As expected, the D.C. city council finalized a Washington Nationals stadium lease yesterday, by the same 9-4 vote it approved it by last month. This now clears the way for the sale of the MLB-owned team to private owners, and for the construction of a $600-million-plus stadium near the Anacostia River.
The reaction in the media has mostly been one of relief – the Washington Post story this morning is headlined “At Long Last, a D.C. Stadium Deal” – but while lord knows I’ll be glad never to have to sit through watching another D.C. council hearing, there’s not much good news here for D.C. or for those concerned about the public cost of private stadium deals. The final deal caps the public cost at $611 million – $271 million more than the plan as it was first reported in September 2004; the team, meanwhile, will be on the hook for only $20 million in parking garage costs. And the Nationals will reap all revenues from the stadium, including parking, concessions, and naming-rights fees on the publicly owned stadium, while the city will collect only a few million dollars a year in rent that won’t be nearly enough to pay off the public costs. Coming after the St. Louis Cardinals‘ agreement to pay two-thirds of the cost of their new stadium, and amid talks for the New York Yankees and Mets to roughly go halfsies on their proposed new homes, the D.C. deal is a throwback to the bad old days of ’90s “you build the stadium, we get all the benefits” deals,” and seriously ups the ante for stadium negotiations involving teams like the A’s, Royals, and Marlins.

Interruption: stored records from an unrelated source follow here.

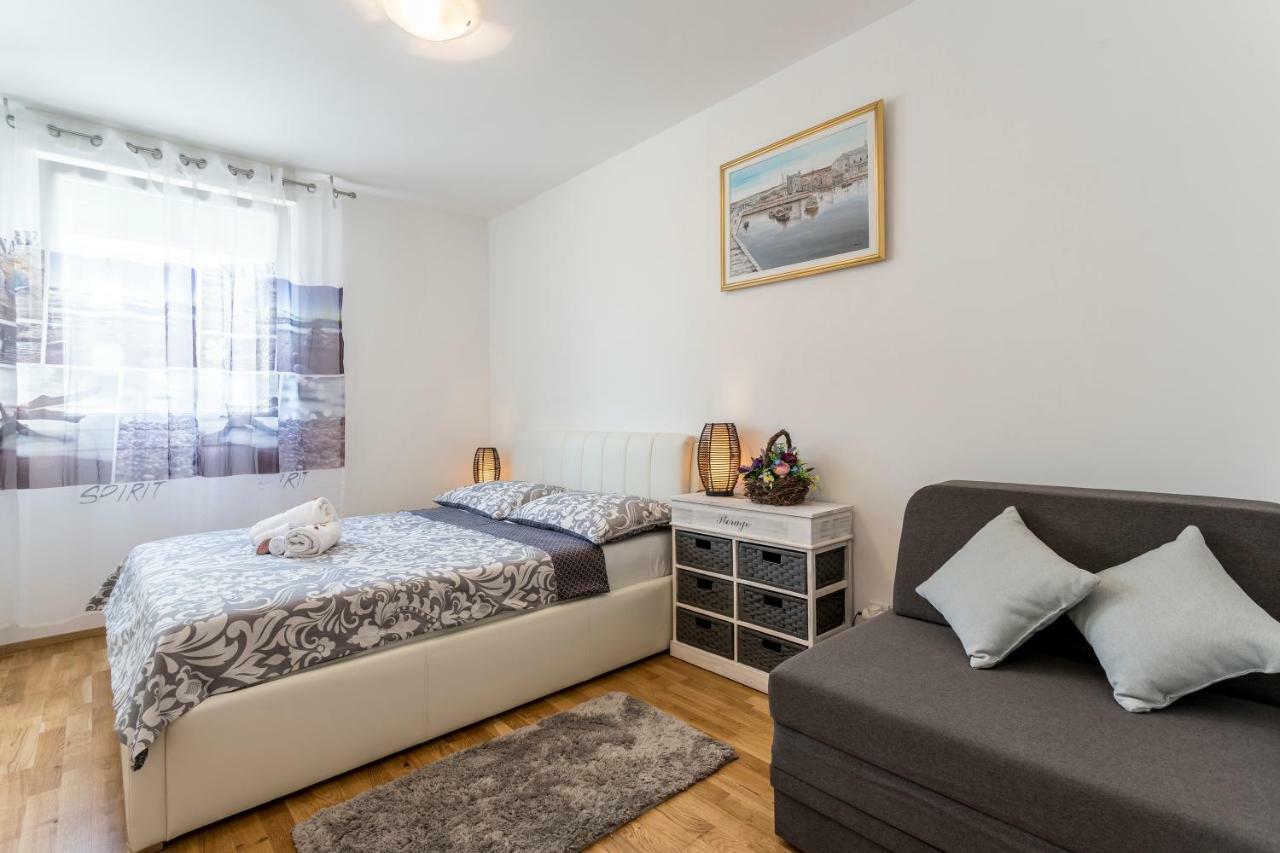 Apartment Luka سبليت المظهر الخارجي الصورة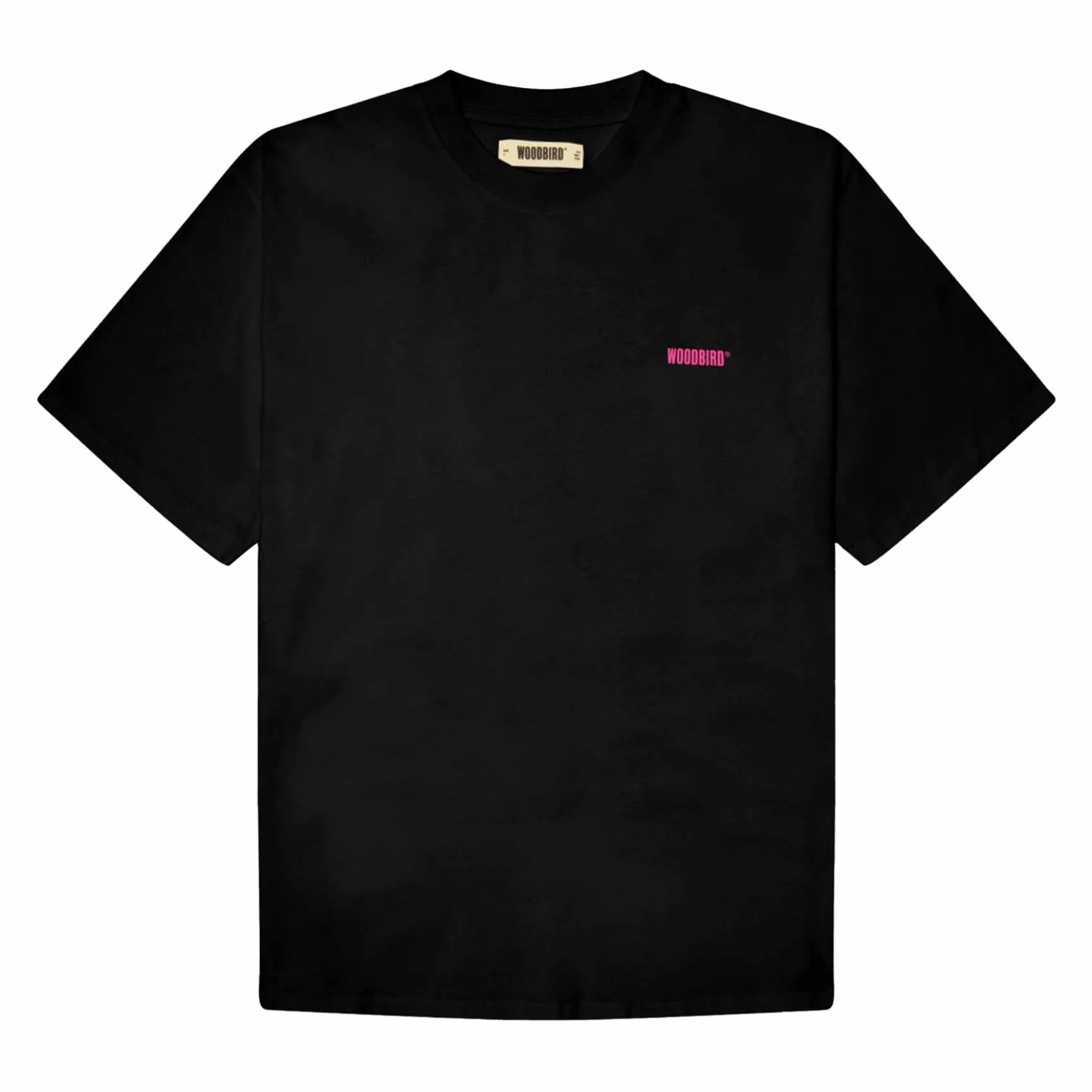 Wbbaine dude tee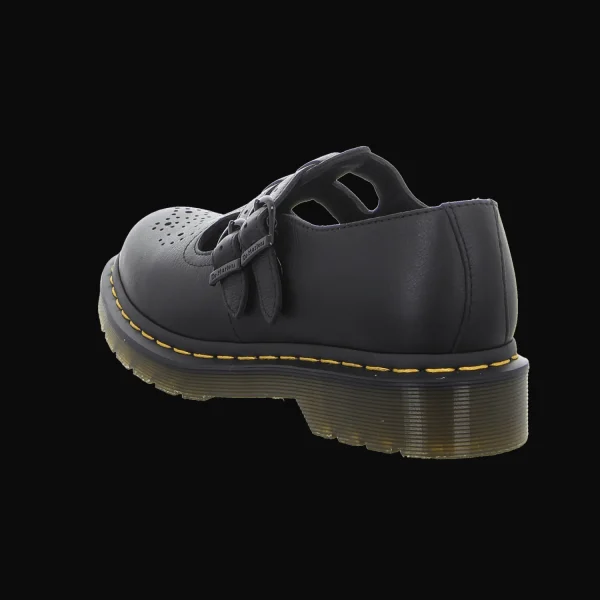 Best Sale Dr. Martens Airwair Damenslipper sportiv black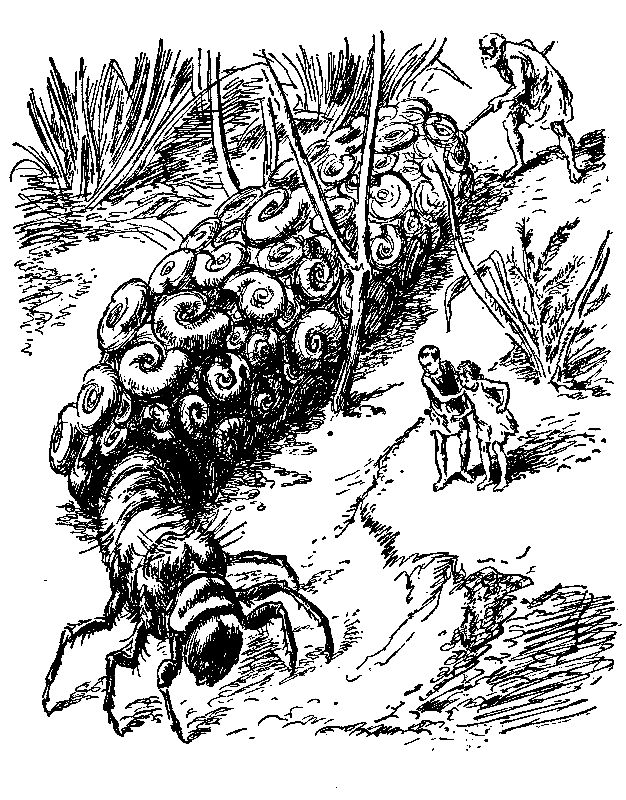 Необыкновенные приключения Карика и Вали (Художник Г. Фитингоф) - pic_16.png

To their credit, even the councilmembers who voted for the deal sounded sheepish about what they’d just done. Council chair Linda Cropp declared: “I don’t think anyone is happy with this whole piece. But everyone has played a role in making it a little bit better”; during the council debate, Carol Schwartz had griped, “I feel stuck. And I don’t like being stuck,” and said she wished she could throw the stadium lease “into the ocean.” And Kwame Brown, one of three rookie councilmembers elected in 2004 on anti-stadium platforms – all of whom went on to vote for the final stadium deal – declaimed: “This is nothing we should put our chest in the air [about] and say we created the best deal for the residents of the District of Columbia. But we probably couldn’t have done any better. It was this or zero.” Of course, sometimes zero is still better than the alternative.